Since the last edition, Artificial Intelligence (AI) systems, particularly those based on Large Language Models (LLMs) have received a lot of attention. These are very heavily data-driven systems, but most of the hazards that have been identified are at the societal, system, or algorithmic level and so not within the scope of this guidance. However, issues of biasing, interpretation and, arguably, falsification may arise, and those sections have been reviewed to ensure they remain applicable to this rapidly changing field. Similarly, the Data Properties Completeness, Analysability, and Explainability have been reviewed to ensure their continued applicability.
Data is here: Data is becoming ever more important in our lives: influencing, managing and even controlling many critical aspects. The use of AI systems is a new, exciting but potentially hazardous use of data. Large Language Model (LLM) based systems are trained on vast amount of data, and it this data which enables them to be useful
Data is growing: There are at least two reasons why the use of data has grown and, equally important, why it is expected to continue to grow. The first relates to the rapid expansion of the area loosely termed “Big Data”, including the use of large data sets to support machine learning and artificial intelligence applications.
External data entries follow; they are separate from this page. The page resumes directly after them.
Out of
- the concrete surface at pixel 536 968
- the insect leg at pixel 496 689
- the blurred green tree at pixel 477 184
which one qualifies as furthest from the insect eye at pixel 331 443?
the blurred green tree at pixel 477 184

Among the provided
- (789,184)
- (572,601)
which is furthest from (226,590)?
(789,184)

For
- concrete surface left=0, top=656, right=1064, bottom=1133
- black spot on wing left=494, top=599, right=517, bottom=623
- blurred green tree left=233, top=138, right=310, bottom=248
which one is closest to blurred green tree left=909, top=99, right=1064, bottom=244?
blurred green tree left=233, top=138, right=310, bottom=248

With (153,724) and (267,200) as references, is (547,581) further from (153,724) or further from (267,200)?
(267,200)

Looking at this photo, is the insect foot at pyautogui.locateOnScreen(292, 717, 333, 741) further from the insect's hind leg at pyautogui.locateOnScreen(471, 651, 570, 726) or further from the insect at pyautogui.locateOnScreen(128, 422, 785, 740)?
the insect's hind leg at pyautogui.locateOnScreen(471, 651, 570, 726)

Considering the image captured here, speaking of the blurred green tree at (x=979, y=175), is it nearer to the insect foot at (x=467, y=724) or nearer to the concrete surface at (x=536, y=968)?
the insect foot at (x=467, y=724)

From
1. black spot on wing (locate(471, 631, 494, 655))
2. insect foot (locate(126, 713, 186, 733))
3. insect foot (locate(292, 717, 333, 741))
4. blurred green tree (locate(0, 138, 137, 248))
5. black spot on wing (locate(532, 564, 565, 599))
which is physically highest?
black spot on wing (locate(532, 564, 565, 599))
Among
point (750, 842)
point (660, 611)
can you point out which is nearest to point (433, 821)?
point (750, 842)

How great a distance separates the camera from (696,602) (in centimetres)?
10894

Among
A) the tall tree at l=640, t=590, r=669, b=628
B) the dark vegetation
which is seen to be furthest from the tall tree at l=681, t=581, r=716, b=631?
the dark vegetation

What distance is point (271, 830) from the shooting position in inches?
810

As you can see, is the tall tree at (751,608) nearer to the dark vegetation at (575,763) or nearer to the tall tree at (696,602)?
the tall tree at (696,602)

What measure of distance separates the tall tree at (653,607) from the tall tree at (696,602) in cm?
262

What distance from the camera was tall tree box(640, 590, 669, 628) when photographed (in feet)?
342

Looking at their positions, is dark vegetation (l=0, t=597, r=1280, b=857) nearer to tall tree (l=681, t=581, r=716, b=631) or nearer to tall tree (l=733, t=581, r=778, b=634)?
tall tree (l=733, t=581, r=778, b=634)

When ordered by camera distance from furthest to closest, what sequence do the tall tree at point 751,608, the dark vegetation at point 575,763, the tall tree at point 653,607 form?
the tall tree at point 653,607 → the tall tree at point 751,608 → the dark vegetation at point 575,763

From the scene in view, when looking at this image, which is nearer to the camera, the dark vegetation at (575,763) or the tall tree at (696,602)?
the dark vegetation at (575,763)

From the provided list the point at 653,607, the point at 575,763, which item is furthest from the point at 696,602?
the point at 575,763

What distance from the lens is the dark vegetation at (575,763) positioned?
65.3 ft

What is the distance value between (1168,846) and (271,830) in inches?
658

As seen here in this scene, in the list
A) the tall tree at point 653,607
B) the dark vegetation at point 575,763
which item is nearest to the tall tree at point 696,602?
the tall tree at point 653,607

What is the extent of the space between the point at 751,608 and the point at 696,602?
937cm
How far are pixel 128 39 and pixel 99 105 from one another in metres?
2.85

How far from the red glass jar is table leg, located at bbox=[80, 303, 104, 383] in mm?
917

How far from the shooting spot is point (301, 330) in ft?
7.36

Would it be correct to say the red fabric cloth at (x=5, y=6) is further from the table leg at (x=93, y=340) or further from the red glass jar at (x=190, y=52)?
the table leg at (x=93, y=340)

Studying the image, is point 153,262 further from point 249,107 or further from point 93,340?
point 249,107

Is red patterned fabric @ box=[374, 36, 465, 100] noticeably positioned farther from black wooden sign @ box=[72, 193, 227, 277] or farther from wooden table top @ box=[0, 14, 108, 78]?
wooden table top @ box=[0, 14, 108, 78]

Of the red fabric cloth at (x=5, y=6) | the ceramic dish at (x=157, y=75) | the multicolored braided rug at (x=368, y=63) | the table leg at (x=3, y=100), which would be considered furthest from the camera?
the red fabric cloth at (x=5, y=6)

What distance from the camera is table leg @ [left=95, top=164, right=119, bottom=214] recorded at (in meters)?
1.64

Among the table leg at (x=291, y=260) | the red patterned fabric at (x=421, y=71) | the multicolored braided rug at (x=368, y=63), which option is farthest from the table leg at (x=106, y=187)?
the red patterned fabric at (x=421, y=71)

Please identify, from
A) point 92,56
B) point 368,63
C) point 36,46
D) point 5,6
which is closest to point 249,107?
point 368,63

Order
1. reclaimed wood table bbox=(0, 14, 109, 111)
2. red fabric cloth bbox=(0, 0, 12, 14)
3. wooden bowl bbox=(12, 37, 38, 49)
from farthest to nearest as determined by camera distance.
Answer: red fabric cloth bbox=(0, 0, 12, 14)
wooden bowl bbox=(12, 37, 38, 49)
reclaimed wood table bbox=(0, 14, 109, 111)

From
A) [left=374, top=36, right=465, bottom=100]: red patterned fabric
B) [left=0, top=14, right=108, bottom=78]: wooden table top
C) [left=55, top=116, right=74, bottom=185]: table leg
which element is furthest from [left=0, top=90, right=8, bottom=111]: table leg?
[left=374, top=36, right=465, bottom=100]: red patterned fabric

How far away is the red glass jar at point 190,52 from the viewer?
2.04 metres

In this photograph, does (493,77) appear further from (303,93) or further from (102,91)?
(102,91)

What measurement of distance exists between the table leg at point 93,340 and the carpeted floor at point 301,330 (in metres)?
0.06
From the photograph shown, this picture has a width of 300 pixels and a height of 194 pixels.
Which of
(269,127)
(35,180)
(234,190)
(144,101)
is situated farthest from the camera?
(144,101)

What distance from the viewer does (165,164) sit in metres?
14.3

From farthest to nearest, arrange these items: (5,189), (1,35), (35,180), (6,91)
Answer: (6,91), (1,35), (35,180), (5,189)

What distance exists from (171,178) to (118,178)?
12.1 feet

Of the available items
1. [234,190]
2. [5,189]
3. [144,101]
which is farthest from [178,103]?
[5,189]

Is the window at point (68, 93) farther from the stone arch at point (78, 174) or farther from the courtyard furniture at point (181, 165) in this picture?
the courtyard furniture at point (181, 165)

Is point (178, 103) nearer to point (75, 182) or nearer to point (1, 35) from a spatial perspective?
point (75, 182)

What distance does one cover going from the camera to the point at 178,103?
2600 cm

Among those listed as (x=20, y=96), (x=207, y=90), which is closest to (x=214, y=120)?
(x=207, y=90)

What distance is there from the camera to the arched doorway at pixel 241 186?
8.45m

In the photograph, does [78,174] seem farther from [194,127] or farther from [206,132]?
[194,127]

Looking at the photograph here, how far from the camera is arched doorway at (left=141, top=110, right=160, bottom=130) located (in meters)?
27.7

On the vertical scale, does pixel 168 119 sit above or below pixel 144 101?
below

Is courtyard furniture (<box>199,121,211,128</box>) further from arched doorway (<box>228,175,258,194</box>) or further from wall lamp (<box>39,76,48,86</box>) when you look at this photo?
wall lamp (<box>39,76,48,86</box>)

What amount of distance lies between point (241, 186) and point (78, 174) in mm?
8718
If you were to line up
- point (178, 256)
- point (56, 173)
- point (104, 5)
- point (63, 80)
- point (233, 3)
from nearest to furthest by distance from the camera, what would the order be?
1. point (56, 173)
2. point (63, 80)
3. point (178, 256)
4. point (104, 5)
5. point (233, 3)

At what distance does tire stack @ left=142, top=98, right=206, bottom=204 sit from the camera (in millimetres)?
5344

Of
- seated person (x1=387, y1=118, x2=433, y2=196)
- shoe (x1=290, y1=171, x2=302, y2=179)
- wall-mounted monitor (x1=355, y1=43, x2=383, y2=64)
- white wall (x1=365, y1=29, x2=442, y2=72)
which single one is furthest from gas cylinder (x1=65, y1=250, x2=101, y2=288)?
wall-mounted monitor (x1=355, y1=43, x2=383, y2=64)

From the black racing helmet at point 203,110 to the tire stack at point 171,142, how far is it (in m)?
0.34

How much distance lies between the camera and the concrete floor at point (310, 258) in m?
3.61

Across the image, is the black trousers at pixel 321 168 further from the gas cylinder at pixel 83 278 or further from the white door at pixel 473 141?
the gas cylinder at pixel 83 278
The second is the growing use of systems of systems, where data is the lifeblood that connects together disparate elements and allows a cohesive capability to be built. Put simply, the need to address data-related issues is a pressing problem and will continue to be so.
Data is causing harm: Strictly speaking, data can neither cause nor prevent harm. However, mistakes introduced in data, or the inappropriate use of data, within safety-related systems have been factors in a number of documented accidents and incidents. Examples include: aircraft attempting to take off from the wrong runway (and consequently crashing); ships running aground; and patients being exposed to higher than planned doses of radiation.